What to work on -
**1.** In the abstract on CD4+ T cells and lymphoblastoid cell lines, why do the authors conclude that the cells' ability to inhibit autologous LCL growth is not directly related to T-helper cytokine production? Answer in one to three sentences.
**2.** Can you summarize the abstract on CD4+ T cells and lymphoblastoid cell lines in two sentences?

Provided passage -
________________________________________

In vitro cytokine production and growth inhibition of lymphoblastoid cell lines by CD4+ T cells from Epstein-Barr virus (EBV) seropositive donors.

In vitro stimulation of peripheral blood lymphocytes (PBL) from healthy Epstein-Barr Virus (EBV) seropositive individuals with autologous lymphoblastoid cell lines (LCL) gives rise to CD4+ and CD8+ T cells both of which are cytotoxic for autologous lymphoblastoid cells. Activated EBV-specific CD4+ T cells are cytotoxic towards autologous LCL but, paradoxically, CD4+ T cells have also been shown to enhance tumour formation in SCID/Hu mice. Here, we show that despite being cytotoxic, CD4+ T-cell lines from different donors show considerable variation in their ability to inhibit the long-term growth of autologous LCLs in vitro. Following re-stimulation in vitro with PMA and ionomycin, CD4+ T cells produced IFNgamma, TNFalpha, TNFbeta, IL-2, IL-4, IL-10 and IL-13. TNFalpha, TNFbeta and IL-10 production were also detected in LCL. IL-6 was only detected in trace amounts in either cell type. The ratio of IFNgamma to IL-4 production varied between the CD4+ T-cell lines, indicating differences in the Th1/Th2 balance of the response. When CD4+ T cells were re-stimulated using autologous LCL as antigen-presenting cells, they produced more IL-4 and less IFNgamma or IL-13 when compared with cells re-stimulated by phorbol myristate acetate (PMA) and ionomycin. Using two colour cytokine staining, we showed that many individual CD4+ T cells produced IFNgamma along with either IL-4 or IL-13. Purified CD4+ T cells completely inhibited the outgrowth of autologous LCL in five out of nine cases, and partially inhibited outgrowth in the remaining four. There was no correlation between the pattern of CD4+ T-cell cytokine production and the capacity to inhibit outgrowth of autologous LCL. The killing of LCLs was contact-dependant and not mediated by soluble factors. We conclude that the ability of CD4+ T cells to inhibit autologous LCL growth is not directly related to T-helper cell cytokine production, but may depend on cytoxicity through surface ligands such as CD95L (FasL) and TNFalpha-related apoptosis-inducing ligand (TRAIL).

________________________________________

Input data -
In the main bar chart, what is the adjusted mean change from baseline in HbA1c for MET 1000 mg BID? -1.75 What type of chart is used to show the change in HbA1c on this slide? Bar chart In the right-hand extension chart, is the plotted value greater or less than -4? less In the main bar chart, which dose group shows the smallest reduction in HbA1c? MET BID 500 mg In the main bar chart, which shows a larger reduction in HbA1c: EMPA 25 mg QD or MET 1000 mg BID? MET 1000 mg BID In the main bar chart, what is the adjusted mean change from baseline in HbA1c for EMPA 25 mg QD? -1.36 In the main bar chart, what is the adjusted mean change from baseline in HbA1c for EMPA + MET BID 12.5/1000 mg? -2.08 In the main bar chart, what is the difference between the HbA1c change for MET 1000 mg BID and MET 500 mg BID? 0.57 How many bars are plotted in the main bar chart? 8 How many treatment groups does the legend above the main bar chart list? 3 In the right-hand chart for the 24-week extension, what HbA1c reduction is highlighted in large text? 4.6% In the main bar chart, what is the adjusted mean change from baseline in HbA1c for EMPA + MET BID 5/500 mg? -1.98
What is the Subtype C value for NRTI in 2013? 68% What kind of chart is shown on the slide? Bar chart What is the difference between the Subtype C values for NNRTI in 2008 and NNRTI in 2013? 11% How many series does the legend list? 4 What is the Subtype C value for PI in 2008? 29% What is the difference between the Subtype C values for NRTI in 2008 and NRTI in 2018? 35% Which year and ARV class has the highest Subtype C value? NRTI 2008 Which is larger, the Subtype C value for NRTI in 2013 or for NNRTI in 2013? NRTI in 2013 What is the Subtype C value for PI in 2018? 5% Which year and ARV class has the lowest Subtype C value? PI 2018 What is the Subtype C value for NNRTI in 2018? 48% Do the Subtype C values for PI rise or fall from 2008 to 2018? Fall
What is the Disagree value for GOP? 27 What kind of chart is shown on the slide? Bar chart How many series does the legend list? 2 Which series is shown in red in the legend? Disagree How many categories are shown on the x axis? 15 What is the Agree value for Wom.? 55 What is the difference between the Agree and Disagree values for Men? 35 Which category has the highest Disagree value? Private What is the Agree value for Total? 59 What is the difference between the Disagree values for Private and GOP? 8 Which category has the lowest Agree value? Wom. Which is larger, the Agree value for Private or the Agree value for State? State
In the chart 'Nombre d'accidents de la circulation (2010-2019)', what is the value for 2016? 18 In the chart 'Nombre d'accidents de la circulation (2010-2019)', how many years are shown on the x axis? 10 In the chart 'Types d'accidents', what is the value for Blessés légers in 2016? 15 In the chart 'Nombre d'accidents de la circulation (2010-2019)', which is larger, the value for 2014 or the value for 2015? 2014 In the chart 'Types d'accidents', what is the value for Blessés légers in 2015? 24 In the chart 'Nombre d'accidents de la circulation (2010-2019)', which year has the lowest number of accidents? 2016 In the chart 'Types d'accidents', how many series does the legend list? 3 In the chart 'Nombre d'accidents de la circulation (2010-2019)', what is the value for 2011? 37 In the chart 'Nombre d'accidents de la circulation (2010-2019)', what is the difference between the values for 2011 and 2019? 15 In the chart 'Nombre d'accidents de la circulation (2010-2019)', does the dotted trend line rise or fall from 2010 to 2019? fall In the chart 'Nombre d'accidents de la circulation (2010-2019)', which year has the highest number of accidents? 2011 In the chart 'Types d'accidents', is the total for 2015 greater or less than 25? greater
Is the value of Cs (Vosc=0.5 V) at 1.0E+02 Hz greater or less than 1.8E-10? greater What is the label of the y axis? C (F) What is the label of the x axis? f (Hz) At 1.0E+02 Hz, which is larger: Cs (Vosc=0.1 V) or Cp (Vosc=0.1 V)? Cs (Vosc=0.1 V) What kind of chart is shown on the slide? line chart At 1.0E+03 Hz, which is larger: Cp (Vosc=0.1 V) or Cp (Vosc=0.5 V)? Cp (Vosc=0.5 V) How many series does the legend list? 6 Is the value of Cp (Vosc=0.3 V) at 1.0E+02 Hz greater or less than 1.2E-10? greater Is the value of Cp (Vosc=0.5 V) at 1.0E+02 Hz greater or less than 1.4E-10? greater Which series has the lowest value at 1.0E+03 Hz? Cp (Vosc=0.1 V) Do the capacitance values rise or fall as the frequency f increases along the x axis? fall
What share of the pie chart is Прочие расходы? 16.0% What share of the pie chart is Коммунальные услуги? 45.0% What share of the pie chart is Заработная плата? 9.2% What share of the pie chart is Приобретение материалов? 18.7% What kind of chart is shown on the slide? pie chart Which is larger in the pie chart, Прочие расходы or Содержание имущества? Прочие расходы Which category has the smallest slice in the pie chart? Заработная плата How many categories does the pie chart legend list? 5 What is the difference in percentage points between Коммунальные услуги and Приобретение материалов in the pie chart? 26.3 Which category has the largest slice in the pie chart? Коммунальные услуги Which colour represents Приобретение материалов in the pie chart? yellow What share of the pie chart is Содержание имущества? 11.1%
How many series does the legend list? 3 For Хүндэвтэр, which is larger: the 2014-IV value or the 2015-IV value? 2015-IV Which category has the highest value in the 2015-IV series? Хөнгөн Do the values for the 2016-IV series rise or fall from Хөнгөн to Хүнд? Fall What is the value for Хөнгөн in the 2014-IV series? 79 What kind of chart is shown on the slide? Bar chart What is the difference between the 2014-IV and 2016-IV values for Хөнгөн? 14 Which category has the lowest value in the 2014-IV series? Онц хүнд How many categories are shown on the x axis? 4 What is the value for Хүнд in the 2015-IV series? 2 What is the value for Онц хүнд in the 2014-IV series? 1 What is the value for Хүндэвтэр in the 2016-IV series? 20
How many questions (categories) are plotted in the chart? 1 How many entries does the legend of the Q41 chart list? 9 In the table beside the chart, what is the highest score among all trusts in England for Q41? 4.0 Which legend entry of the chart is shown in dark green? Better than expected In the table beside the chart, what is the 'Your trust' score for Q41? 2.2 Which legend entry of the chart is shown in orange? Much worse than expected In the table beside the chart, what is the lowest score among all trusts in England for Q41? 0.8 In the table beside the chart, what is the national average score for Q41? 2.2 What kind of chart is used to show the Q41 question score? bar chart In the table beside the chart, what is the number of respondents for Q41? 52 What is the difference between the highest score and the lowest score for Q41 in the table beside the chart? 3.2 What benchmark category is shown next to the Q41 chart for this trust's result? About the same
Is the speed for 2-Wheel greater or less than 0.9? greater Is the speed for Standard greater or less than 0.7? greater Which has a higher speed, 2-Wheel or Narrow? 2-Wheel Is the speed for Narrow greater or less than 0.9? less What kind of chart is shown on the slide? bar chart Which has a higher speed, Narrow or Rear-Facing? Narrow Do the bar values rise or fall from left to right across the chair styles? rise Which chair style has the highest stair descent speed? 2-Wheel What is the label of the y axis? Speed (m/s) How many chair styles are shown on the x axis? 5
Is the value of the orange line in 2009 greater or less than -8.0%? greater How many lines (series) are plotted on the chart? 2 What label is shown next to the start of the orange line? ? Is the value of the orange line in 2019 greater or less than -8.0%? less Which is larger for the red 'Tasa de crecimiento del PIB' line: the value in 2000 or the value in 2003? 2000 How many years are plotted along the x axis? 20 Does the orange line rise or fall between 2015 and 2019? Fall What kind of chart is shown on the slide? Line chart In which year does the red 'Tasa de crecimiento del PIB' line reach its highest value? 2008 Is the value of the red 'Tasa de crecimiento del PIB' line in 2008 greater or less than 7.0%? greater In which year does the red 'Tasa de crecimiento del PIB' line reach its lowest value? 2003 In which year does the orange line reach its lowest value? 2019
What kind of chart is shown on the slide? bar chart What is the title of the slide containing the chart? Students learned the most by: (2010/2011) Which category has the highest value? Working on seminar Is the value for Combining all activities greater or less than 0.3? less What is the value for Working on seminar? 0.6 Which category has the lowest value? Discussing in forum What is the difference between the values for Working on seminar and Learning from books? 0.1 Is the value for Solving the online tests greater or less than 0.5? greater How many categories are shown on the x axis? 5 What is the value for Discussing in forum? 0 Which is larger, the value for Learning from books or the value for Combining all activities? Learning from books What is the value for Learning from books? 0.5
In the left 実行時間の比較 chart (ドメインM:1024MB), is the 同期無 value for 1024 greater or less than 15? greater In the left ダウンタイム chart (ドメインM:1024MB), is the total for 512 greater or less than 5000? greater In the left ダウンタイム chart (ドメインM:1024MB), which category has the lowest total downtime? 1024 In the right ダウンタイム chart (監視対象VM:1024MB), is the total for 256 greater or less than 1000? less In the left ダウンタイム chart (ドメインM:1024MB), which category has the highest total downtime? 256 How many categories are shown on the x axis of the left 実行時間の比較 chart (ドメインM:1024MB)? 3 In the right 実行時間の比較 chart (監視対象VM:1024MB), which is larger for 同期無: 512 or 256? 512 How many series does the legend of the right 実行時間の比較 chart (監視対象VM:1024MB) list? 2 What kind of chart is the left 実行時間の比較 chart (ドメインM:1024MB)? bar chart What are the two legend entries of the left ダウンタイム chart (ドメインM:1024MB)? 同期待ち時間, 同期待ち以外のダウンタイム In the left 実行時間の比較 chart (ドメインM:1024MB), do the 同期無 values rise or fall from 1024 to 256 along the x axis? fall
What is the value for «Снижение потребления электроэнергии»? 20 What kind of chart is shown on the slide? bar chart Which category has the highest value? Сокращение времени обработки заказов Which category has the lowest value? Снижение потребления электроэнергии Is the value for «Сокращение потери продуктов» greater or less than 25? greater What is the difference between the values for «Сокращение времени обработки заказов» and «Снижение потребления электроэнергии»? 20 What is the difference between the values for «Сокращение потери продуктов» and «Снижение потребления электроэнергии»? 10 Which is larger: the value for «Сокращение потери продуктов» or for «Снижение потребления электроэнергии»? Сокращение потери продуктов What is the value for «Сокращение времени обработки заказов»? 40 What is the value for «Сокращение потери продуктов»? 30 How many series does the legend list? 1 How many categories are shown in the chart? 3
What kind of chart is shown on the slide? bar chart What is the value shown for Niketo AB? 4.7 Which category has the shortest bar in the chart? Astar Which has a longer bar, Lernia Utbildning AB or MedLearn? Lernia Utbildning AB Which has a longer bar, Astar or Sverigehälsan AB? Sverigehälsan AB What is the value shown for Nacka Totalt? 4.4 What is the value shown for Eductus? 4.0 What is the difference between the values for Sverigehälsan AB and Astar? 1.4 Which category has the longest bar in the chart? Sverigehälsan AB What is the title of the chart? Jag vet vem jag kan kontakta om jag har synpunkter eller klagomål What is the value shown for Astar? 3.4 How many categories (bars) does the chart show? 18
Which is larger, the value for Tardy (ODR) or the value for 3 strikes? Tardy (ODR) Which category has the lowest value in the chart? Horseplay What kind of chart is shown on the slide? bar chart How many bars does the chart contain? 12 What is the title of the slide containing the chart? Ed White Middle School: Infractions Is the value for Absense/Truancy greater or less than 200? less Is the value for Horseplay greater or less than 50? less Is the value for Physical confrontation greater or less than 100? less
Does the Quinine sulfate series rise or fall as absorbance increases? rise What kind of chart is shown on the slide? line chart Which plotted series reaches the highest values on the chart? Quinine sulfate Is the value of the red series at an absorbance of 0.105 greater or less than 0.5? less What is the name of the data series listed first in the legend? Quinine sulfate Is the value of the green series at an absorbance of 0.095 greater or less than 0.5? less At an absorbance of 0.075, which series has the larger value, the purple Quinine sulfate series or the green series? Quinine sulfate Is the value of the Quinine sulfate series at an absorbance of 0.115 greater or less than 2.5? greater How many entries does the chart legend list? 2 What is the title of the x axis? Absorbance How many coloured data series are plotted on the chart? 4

________________________________________

Task-by-task results -
**1.** There was no correlation between the pattern of CD4+ T-cell cytokine production and their capacity to inhibit outgrowth of autologous LCL. The killing of LCLs was also contact-dependent rather than mediated by soluble factors, which points instead to cytotoxicity through surface ligands such as CD95L (FasL) and TRAIL.

**2.** CD4+ T-cell lines from EBV-seropositive donors are cytotoxic toward autologous LCL and produce a range of cytokines, but their Th1/Th2 balance and their ability to inhibit long-term LCL growth vary between donors. Because inhibition did not correlate with cytokine pattern and killing was contact-dependent, the authors conclude that growth inhibition may depend on cytotoxicity through surface ligands such as CD95L and TRAIL rather than on T-helper cytokine production.